Reproduce, word for word, the material between the lines holding "263x300 Luca Mono" and "Mapa de Capilla", both lines included.

● DATA EXTRACTS
• • • • •

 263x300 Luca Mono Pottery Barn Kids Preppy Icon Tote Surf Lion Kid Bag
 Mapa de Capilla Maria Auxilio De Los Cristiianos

• • • • •

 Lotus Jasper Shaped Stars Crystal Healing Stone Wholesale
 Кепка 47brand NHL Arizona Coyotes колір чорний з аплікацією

• • • • •

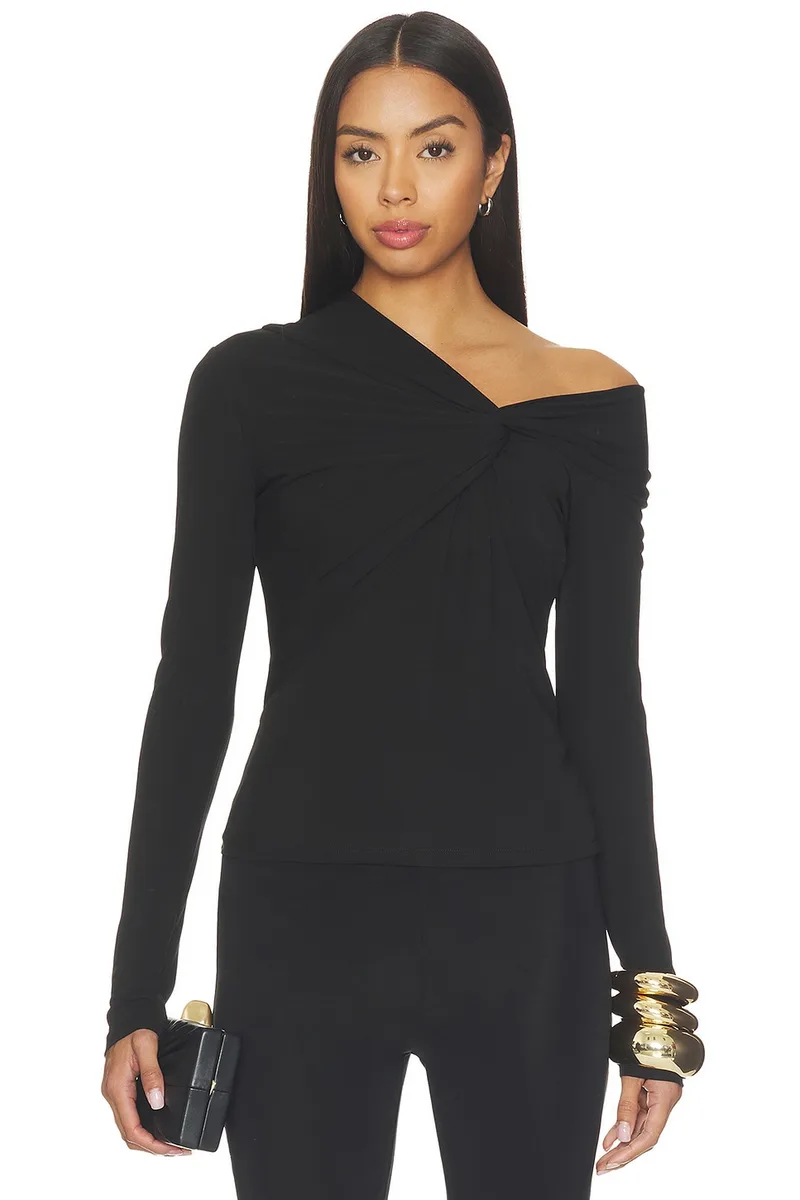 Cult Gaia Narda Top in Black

• • • • •

● SOLUTION TO THE PROBLEM
 263x300 Luca Mono Pottery Barn Kids Preppy Icon Tote Surf Lion Kid Bag
 Mapa de Capilla Maria Auxilio De Los Cristiianos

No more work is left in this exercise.